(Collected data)
▼▼▼

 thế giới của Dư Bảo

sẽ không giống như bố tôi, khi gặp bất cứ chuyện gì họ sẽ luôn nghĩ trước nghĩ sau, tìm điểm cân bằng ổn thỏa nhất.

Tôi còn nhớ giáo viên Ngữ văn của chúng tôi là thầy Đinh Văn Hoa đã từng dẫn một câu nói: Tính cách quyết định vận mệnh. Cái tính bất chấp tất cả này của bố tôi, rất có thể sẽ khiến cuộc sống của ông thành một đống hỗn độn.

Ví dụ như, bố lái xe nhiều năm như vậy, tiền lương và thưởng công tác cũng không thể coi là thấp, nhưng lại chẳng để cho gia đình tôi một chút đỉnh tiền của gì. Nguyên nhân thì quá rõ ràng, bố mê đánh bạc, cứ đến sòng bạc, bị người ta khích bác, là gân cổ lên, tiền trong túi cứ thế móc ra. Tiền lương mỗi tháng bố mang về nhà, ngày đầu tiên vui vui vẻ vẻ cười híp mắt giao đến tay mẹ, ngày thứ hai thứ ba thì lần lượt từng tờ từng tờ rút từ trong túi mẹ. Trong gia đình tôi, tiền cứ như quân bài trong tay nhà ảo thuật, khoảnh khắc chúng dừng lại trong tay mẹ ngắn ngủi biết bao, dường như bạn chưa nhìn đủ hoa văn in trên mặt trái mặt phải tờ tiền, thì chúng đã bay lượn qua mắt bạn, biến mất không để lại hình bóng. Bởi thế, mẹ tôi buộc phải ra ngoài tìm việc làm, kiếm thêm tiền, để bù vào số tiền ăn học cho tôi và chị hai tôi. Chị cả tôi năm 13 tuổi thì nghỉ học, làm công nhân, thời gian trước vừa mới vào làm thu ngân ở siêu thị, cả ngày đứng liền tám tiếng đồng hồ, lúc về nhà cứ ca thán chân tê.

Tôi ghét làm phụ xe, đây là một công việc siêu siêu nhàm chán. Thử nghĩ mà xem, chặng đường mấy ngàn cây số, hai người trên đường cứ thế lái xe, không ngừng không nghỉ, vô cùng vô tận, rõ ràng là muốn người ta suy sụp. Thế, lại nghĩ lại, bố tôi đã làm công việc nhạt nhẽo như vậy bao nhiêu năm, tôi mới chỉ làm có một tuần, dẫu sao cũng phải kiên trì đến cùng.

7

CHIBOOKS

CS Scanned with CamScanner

▲▲▲
▼▼▼

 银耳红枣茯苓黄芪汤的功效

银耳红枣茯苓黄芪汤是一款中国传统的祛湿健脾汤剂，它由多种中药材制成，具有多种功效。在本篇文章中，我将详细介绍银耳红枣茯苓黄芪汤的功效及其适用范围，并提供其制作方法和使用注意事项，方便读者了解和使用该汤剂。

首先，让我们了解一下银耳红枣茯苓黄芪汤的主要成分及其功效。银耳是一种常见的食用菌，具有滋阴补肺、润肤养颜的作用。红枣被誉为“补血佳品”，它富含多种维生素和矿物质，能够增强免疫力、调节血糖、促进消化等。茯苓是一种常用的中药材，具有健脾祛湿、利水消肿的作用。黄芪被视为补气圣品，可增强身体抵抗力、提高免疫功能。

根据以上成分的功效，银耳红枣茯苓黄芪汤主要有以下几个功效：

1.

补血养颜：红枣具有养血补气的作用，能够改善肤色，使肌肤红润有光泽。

▲▲▲
▼▼▼

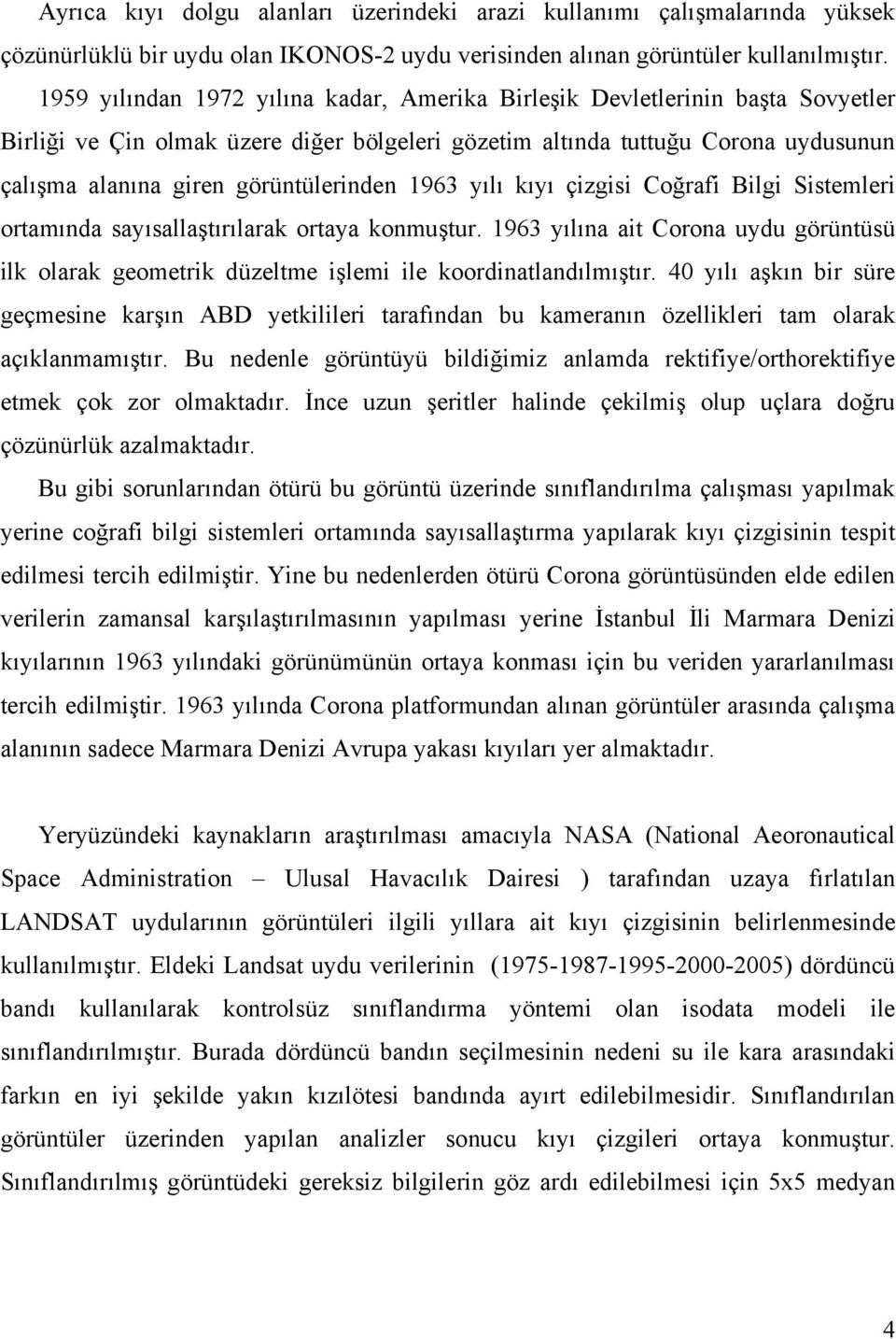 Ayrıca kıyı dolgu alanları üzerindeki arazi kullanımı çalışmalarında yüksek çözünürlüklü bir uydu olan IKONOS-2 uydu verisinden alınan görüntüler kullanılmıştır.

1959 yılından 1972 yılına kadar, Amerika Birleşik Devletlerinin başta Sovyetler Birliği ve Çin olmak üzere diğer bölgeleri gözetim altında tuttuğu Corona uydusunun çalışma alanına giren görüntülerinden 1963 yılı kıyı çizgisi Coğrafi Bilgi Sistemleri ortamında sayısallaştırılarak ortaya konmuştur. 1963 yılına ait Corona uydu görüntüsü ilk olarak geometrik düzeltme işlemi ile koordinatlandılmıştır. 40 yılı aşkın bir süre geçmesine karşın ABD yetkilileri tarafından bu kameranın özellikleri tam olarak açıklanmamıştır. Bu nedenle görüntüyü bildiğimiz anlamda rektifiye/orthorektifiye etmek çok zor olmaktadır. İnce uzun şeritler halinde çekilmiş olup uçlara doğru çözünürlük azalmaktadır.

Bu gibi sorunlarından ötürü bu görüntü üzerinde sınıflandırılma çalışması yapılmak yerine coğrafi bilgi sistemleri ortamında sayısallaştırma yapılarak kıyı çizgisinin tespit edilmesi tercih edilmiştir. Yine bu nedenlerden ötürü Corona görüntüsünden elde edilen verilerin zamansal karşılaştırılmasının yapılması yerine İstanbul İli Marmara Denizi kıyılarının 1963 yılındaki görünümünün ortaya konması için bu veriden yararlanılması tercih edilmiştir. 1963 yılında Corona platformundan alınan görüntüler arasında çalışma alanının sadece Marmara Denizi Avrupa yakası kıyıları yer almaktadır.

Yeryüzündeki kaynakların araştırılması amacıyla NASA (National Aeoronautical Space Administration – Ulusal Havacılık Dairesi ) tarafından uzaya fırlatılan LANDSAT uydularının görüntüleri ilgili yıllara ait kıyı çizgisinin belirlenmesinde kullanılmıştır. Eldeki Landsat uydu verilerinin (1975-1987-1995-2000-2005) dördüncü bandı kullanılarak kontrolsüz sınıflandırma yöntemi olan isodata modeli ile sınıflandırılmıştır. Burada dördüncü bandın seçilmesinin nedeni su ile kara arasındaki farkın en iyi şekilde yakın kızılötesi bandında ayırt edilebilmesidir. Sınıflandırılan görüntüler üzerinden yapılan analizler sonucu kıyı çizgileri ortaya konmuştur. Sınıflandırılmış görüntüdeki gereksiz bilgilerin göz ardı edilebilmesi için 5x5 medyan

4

▲▲▲

Extract exactly and only the lines above from the line containing "thế giới của Dư Bảo" through the line containing "sẽ không giống", both end lines included.

RESULT OF THIS EXERCISE —
 thế giới của Dư Bảo

sẽ không giống như bố tôi, khi gặp bất cứ chuyện gì họ sẽ luôn nghĩ trước nghĩ sau, tìm điểm cân bằng ổn thỏa nhất.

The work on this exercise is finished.